• [ЗАДАНИЕ]: Выпишите без изменений фрагмент из приведённого текста: начните с места, где стоят слова «Совсем другим утром, почти», и остановитесь после слов «как выразился Лаэннек.».

• [ПРИВЕДЁННЫЙ ТЕКСТ]:

Совсем другим утром, почти двести лет назад, в Париже молодой врач с прелестным именем Рене Теофиль Гиацинт Лаэннек столкнулся с проблемой: ему надо было обследовать сердце весьма пышной молодой особы с болями в груди. На дворе стоял 1816 год. Проблема была одновременно и технической, и этической: как ее осмотреть? Недавно возникшая практика прикладывать ухо непосредственно к груди пациента в данном случае вряд ли принесла бы результаты, зато уж точно оскорбила бы даму. Прочие техники осмотра, также открытые в последнее время, например, пальпация (прощупывание груди с целью уловить сердцебиение) и перкуссия (постукивание по груди, как по спелой дыне), он уже использовал, но они ничем не помогли, «по вине большого количества избыточного жира», как выразился Лаэннек.

• [ИСХОДНЫЕ ЗАПИСИ]:
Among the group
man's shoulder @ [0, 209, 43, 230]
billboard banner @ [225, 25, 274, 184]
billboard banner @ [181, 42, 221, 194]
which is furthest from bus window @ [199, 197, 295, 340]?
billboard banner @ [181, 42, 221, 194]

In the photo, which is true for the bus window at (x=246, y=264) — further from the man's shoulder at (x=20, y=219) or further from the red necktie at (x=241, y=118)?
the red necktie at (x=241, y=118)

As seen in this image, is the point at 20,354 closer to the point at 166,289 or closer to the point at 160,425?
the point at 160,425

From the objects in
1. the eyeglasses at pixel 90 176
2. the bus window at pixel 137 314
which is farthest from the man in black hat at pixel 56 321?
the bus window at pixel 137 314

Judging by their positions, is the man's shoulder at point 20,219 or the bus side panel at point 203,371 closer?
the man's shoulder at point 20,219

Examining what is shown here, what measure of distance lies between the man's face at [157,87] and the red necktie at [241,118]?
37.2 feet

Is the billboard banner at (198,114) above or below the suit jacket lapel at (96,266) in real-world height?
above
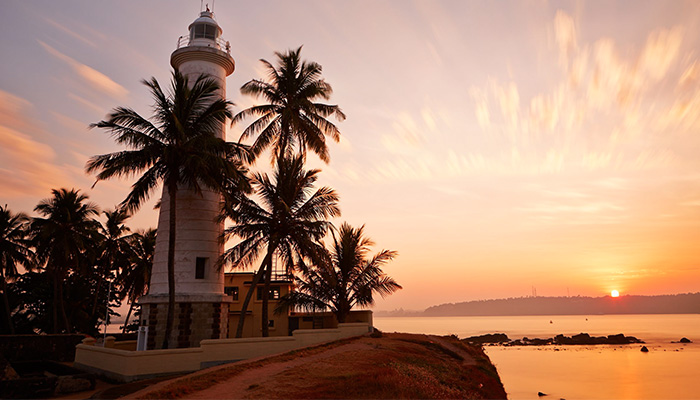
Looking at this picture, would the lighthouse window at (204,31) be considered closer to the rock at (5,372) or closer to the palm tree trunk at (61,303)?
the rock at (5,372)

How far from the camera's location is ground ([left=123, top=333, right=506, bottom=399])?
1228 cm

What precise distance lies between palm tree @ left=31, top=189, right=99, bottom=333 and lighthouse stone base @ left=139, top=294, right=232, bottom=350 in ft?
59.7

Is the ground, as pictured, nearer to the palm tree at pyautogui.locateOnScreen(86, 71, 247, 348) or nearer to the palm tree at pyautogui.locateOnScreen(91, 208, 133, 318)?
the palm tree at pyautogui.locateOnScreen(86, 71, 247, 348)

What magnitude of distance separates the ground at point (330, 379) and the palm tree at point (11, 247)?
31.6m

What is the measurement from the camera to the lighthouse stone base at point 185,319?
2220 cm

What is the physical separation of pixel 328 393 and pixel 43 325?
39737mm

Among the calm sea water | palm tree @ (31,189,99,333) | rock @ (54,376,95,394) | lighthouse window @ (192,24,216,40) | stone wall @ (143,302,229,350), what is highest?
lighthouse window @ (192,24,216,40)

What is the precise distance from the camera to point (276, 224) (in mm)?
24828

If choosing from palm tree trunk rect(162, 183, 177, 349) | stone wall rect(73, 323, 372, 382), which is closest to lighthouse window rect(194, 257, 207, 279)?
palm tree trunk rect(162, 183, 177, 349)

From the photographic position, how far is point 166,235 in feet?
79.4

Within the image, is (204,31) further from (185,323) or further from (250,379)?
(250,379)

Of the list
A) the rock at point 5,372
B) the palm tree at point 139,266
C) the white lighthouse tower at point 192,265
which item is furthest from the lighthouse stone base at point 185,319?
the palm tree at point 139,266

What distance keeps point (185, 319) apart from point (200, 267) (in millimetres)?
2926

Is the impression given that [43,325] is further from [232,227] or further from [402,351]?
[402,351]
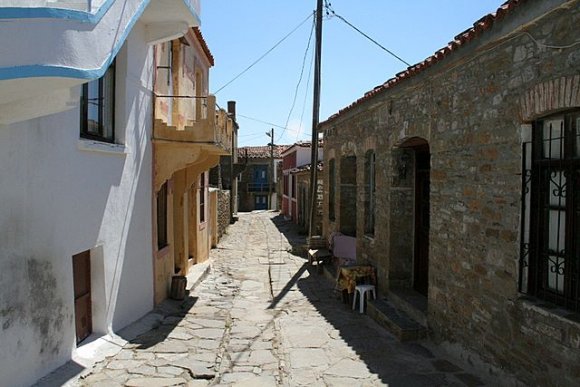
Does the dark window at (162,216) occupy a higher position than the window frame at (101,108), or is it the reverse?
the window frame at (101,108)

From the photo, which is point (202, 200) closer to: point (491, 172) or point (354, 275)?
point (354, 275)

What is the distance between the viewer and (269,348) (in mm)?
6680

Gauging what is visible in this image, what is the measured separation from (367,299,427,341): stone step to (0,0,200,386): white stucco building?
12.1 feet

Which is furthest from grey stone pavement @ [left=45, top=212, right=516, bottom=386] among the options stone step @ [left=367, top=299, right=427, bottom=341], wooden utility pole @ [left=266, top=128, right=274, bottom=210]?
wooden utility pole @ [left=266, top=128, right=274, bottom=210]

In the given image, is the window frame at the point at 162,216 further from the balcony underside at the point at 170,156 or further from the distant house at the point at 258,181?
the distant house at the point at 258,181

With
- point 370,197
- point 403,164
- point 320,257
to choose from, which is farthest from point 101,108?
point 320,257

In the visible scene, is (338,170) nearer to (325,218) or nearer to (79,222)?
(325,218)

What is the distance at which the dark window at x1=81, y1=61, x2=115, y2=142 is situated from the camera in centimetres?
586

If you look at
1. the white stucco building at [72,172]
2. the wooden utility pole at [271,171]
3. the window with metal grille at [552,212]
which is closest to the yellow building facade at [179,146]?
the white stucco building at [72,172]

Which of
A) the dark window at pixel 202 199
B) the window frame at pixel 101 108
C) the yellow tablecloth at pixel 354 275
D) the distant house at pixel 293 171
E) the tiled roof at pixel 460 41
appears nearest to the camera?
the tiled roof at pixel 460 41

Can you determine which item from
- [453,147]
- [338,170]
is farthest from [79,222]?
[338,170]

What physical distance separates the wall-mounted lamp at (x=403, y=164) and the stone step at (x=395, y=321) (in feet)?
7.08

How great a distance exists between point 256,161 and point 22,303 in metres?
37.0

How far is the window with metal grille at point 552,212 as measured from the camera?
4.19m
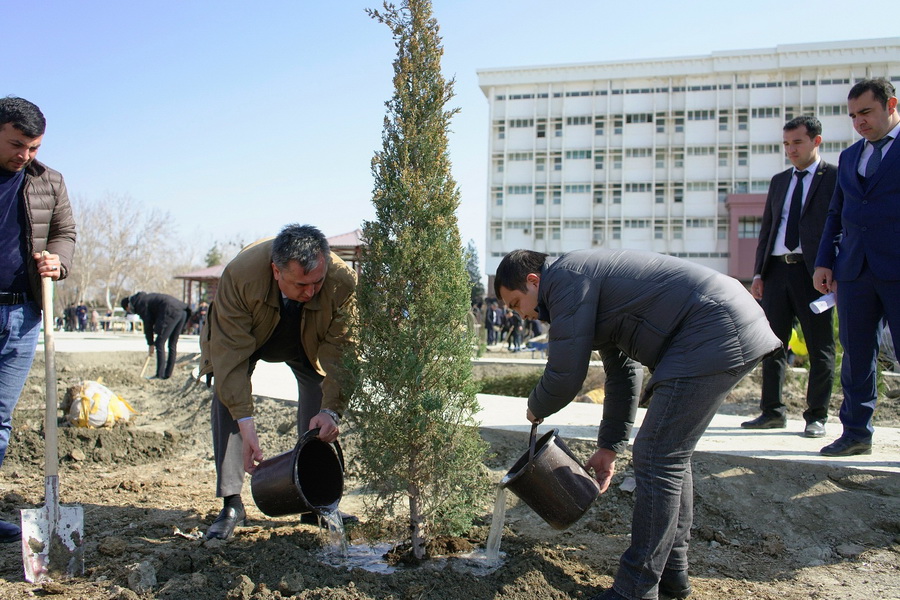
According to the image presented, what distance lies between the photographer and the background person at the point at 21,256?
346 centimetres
...
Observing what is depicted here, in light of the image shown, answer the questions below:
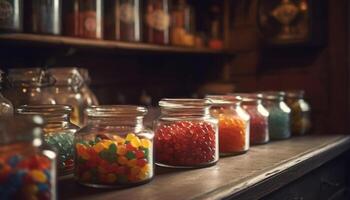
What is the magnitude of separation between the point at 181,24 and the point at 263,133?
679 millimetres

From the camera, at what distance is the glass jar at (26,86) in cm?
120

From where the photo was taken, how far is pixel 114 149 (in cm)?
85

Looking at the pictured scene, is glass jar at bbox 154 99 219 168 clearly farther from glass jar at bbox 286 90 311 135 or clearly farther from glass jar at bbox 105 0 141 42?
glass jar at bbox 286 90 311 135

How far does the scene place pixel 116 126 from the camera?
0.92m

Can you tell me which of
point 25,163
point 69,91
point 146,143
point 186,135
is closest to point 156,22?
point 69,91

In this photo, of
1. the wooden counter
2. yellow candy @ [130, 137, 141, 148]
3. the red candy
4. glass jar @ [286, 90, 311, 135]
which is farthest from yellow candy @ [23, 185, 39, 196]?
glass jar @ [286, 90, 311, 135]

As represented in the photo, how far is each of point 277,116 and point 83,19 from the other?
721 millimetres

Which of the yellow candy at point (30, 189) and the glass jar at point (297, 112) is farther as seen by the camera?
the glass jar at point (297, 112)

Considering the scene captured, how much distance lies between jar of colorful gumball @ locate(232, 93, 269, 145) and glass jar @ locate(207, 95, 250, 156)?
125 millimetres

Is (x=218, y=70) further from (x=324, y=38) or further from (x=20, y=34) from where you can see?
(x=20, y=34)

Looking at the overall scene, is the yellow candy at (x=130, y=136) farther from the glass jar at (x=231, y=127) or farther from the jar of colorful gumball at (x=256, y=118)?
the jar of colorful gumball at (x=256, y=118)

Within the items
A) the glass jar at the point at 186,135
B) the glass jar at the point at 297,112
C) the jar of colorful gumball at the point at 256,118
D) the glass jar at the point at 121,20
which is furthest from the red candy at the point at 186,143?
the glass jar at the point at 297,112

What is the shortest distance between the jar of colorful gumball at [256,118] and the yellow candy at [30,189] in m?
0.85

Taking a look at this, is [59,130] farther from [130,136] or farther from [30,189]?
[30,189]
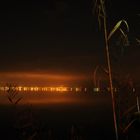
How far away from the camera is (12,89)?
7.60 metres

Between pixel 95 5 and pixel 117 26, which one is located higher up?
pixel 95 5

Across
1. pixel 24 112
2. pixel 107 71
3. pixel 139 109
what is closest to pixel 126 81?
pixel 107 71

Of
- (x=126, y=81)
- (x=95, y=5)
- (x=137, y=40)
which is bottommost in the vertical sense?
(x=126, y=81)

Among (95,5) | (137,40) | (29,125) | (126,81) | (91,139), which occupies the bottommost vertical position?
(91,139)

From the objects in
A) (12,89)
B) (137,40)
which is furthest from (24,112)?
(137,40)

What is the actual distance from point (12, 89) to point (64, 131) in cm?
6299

• [ОТВЕТ]:
Совсем другим утром, почти двести лет назад, в Париже молодой врач с прелестным именем Рене Теофиль Гиацинт Лаэннек столкнулся с проблемой: ему надо было обследовать сердце весьма пышной молодой особы с болями в груди. На дворе стоял 1816 год. Проблема была одновременно и технической, и этической: как ее осмотреть? Недавно возникшая практика прикладывать ухо непосредственно к груди пациента в данном случае вряд ли принесла бы результаты, зато уж точно оскорбила бы даму. Прочие техники осмотра, также открытые в последнее время, например, пальпация (прощупывание груди с целью уловить сердцебиение) и перкуссия (постукивание по груди, как по спелой дыне), он уже использовал, но они ничем не помогли, «по вине большого количества избыточного жира», как выразился Лаэннек.